I have some good news and some bad news. What was that? You want the bad news first? Okay…
There is no way to generate truly random numbers outside of quantum physics.
But what about rolling dice?
Nope.
Rolling dice only appears random because we can’t measure all the various physical factors that produce one number or another. If we could measure a die’s exact shape, the angle it’s thrown at, its acceleration, friction, surface attributes of what it will land on and myriad other aspects, then we would be able to predict the outcome. It’s the same for other physical events too, such as lottery balls and casino games.

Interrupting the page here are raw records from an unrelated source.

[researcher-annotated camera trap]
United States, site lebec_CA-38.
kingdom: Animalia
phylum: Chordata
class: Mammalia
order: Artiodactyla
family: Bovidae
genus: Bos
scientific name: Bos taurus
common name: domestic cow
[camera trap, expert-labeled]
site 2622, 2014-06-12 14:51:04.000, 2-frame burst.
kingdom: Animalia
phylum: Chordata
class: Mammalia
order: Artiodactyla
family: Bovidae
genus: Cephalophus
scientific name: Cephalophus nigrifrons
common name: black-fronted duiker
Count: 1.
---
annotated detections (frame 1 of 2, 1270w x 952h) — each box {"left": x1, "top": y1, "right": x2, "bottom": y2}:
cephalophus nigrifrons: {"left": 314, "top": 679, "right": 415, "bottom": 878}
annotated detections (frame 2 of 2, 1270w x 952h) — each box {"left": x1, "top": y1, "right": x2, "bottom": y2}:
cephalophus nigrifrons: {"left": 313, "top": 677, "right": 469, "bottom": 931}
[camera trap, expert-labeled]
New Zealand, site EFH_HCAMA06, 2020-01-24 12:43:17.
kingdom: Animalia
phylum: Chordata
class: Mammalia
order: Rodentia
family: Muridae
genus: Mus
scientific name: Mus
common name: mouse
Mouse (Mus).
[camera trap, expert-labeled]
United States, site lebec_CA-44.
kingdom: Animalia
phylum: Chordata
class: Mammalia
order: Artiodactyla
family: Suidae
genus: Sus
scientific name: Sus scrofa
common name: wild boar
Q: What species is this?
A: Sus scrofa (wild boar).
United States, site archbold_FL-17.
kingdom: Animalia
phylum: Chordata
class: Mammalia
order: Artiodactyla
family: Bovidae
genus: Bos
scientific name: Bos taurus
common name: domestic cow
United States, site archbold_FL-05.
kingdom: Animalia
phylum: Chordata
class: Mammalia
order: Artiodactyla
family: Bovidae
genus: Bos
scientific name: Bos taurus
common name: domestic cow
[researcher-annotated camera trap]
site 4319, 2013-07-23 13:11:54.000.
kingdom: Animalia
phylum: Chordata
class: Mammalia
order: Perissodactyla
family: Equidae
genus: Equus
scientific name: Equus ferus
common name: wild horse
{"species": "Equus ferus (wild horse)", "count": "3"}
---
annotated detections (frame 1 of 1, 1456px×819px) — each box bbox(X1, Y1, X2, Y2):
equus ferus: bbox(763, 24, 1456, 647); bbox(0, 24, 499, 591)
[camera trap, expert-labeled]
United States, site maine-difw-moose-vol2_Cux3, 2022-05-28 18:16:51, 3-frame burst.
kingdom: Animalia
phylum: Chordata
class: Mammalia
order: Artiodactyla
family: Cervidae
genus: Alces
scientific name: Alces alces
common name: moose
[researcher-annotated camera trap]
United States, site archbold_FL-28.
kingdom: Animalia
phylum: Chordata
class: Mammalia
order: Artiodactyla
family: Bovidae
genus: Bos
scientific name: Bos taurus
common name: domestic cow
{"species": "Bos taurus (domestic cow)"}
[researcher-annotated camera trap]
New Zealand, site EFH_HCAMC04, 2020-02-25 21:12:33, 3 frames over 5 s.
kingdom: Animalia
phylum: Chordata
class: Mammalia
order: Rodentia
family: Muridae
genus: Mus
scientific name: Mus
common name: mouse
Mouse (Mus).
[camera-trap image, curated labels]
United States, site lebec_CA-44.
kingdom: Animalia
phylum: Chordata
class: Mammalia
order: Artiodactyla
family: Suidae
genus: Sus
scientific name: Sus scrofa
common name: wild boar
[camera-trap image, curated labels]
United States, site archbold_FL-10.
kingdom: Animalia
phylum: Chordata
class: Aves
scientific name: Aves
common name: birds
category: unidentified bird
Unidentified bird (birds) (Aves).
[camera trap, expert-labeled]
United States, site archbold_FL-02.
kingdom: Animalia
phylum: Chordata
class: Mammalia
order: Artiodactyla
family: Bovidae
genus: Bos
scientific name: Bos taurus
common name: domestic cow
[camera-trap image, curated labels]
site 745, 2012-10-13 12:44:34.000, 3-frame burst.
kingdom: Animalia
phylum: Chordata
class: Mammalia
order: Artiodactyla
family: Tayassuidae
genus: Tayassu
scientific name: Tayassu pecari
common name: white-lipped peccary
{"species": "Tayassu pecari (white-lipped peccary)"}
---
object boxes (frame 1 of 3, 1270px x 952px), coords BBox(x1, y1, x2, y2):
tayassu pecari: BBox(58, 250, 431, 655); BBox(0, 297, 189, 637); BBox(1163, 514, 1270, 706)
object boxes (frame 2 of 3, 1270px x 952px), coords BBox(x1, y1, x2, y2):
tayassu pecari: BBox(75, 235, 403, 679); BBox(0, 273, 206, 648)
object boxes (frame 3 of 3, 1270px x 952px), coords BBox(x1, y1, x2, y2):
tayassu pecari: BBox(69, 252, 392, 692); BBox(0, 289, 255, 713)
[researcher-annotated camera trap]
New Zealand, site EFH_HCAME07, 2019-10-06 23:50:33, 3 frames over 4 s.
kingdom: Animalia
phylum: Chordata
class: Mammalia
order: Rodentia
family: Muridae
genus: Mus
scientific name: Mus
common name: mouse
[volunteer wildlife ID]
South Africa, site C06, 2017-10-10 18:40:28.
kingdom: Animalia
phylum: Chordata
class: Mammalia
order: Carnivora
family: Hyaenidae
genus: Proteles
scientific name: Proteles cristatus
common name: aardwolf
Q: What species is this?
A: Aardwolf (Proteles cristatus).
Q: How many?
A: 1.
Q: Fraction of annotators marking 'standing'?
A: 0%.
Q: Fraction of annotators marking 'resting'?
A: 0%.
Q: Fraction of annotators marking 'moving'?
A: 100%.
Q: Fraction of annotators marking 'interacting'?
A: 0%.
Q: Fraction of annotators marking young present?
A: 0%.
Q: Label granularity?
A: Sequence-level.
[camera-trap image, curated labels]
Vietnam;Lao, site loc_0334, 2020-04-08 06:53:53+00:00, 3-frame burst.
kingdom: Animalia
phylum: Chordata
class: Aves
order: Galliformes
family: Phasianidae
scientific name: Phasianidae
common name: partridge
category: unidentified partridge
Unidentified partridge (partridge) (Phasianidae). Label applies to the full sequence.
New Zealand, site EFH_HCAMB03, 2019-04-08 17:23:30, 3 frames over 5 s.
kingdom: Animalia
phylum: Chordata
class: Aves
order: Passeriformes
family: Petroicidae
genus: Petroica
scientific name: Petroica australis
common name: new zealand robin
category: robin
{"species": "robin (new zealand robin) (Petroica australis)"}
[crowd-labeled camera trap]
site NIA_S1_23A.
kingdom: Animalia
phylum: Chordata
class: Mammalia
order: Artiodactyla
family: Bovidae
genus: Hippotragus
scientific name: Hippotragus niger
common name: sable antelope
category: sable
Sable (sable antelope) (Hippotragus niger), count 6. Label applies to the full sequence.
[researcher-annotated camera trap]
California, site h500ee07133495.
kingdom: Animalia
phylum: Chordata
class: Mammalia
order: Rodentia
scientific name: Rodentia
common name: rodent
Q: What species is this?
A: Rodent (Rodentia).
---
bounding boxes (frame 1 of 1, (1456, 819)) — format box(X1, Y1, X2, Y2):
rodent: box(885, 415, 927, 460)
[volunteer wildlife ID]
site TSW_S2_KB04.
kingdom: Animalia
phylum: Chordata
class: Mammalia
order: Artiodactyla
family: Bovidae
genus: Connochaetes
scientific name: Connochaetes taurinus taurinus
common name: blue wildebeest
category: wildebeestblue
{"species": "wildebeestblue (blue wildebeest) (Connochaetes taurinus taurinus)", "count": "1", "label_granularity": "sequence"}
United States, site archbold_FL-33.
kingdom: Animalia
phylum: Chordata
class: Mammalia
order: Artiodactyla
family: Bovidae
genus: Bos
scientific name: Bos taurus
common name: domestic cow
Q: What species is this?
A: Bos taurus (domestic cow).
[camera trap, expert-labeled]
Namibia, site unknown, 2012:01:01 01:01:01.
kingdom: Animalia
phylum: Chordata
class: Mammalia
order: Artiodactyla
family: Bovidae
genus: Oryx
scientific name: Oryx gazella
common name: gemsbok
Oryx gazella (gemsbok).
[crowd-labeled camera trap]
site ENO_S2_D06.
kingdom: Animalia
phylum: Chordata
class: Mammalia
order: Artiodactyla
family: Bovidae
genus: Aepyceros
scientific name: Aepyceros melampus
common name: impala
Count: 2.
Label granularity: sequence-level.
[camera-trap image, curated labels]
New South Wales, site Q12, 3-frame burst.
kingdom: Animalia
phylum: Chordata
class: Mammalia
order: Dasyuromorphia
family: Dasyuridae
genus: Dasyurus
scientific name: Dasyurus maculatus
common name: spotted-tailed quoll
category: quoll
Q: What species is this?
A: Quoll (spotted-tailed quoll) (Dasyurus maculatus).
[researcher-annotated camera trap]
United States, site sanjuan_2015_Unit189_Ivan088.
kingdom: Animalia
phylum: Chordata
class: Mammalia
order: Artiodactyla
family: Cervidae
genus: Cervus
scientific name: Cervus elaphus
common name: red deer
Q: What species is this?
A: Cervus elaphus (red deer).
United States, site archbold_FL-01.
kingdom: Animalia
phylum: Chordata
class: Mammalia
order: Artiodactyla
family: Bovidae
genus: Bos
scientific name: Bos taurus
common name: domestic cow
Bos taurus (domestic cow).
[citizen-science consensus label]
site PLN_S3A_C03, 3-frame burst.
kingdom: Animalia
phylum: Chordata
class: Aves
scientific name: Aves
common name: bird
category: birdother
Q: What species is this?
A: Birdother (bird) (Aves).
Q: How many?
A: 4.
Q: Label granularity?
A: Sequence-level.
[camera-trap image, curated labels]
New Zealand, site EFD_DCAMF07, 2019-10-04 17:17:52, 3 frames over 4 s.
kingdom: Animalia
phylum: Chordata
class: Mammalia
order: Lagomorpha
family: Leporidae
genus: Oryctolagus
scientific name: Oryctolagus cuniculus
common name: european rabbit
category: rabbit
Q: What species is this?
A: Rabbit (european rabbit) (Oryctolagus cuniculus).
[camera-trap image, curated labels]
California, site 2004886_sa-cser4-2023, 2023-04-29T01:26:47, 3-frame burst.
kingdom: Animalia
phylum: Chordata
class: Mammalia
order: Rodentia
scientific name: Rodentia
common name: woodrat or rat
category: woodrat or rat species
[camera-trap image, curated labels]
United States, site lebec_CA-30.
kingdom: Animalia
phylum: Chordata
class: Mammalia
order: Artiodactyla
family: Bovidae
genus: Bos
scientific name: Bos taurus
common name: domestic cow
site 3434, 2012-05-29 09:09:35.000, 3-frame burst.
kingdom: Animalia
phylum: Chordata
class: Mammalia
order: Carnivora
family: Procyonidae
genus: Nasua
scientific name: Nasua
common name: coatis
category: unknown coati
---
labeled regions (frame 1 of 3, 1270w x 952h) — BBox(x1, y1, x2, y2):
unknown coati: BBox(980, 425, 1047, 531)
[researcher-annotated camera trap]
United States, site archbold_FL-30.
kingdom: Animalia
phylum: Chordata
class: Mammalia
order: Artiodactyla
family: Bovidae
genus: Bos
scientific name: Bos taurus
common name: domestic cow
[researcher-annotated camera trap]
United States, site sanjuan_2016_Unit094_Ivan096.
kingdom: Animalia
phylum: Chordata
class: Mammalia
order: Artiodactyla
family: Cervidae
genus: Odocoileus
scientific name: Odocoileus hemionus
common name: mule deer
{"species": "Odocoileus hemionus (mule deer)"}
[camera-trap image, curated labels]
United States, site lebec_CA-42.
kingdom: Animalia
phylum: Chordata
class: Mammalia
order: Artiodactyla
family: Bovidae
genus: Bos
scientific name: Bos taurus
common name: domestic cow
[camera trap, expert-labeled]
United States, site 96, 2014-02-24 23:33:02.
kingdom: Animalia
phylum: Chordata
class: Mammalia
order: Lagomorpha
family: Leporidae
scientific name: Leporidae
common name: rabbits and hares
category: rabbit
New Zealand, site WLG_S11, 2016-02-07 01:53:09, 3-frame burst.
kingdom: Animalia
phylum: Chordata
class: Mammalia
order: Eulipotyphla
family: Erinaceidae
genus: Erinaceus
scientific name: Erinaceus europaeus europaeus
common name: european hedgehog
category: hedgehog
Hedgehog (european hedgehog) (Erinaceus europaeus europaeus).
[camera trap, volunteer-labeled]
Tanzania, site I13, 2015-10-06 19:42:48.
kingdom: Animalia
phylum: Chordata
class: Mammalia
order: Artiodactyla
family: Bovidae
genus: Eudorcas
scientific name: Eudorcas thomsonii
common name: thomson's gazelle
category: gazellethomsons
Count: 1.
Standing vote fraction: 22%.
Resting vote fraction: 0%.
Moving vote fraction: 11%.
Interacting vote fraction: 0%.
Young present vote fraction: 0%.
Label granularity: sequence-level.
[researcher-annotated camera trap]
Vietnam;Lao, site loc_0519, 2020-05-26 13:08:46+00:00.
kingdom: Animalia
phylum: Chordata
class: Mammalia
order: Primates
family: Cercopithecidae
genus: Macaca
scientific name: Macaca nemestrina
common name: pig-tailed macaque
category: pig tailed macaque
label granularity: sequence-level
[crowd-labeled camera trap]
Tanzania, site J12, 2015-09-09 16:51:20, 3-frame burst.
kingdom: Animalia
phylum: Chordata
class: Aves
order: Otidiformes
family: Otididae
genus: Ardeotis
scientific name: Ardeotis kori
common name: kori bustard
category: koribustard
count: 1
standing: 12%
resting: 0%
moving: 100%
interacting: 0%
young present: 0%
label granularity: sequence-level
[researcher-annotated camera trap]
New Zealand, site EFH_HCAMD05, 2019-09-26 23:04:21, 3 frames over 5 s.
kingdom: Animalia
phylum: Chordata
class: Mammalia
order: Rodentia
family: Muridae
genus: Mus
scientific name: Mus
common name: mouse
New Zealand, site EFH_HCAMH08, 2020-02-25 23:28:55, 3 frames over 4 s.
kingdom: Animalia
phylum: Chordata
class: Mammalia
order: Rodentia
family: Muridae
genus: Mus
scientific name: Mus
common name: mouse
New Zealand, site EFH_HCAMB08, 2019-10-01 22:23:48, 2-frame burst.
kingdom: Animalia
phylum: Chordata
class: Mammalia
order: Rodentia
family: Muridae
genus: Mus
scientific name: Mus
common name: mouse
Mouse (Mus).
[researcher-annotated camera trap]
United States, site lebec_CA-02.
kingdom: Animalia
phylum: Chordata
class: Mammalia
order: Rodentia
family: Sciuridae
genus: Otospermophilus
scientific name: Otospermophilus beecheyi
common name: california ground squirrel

As Henri Poincare said, “If we know the causes we can predict the effects. What is chance for the ignorant is not chance for the scientist. Chance is only the measure of our ignorance.”
Even things like atmospheric noise (used by sites such as random.org) or radioactive decay are not truly random, we just don’t have the knowledge and technology to model these phenomena.
And that brings us to the good news.
Since we are ignorant in so many ways, things that aren’t truly random appear random enough to be useful for important things such as cryptography and lotteries.
So let’s explore ways to create pseudo-random numbers in Magik.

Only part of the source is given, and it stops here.